Como
niños malcriados -y tiránicos- que se revuelven descarados contra un prudente
castigo por una noche de farra que ha acabado en comisaría por embriaguez,
ingestión, quién sabe si tráfico, de sustancias tóxicas y exceso de velocidad, nuestros
políticos han adoptado, cínicos y viciados, esta muletilla cada vez que se
condena con piedad alguna de sus piadosas
irregularidades. En ella queda reflejado deslumbrante el matonismo de su
idiosincrasia filistea.
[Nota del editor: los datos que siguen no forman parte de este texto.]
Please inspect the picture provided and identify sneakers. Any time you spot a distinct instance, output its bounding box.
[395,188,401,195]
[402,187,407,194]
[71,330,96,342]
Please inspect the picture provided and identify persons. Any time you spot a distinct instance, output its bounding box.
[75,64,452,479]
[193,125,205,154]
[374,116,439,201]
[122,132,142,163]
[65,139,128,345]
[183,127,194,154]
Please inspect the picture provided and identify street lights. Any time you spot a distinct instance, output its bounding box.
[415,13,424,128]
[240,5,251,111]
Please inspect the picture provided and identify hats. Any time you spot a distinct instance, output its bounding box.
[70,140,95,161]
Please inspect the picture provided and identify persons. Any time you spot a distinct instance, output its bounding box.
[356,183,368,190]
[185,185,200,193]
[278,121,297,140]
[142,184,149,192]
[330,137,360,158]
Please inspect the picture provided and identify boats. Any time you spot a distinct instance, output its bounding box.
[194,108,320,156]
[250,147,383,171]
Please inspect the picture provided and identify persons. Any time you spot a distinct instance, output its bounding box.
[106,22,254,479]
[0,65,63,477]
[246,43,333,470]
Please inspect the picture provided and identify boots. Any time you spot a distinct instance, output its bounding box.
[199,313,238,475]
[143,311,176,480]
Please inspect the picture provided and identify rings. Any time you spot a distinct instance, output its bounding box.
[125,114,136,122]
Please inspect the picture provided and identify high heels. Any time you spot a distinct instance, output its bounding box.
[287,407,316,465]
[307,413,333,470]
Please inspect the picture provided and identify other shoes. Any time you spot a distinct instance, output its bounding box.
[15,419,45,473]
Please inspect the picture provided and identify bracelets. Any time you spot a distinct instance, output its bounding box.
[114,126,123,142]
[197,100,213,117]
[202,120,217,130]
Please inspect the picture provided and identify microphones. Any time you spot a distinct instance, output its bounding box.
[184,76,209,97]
Entre el abucheo alborotador y gamberro de la banda
adversaria, que, en el fondo, lo jalea, quien pronuncia esta frase da a
entender, con tono perdonavidas, que podría desobedecer, ya que “hecha la ley,
hecha la trampa”. Lo que hoy es, tal vez mañana no deba serlo, o al revés. Con carácter
retroactivo, por descontado. Puesto que no hay más ley que la positiva, pues la
naturaleza no tiene ningún derecho en nuestra sociedad, es lógico que hasta la
aplicación mecánica de cualquier norma pueda ser discutida. Que funcione
correctamente no significa, en sentido estricto, nada. Esta es la base del diálogo agotador de nuestra paródica
democracia: no acepto más legitimidad que la que me dé, de momento, la gana. De
la (i)legalidad ya nos pondremos de acuerdo en beneficio mutuo.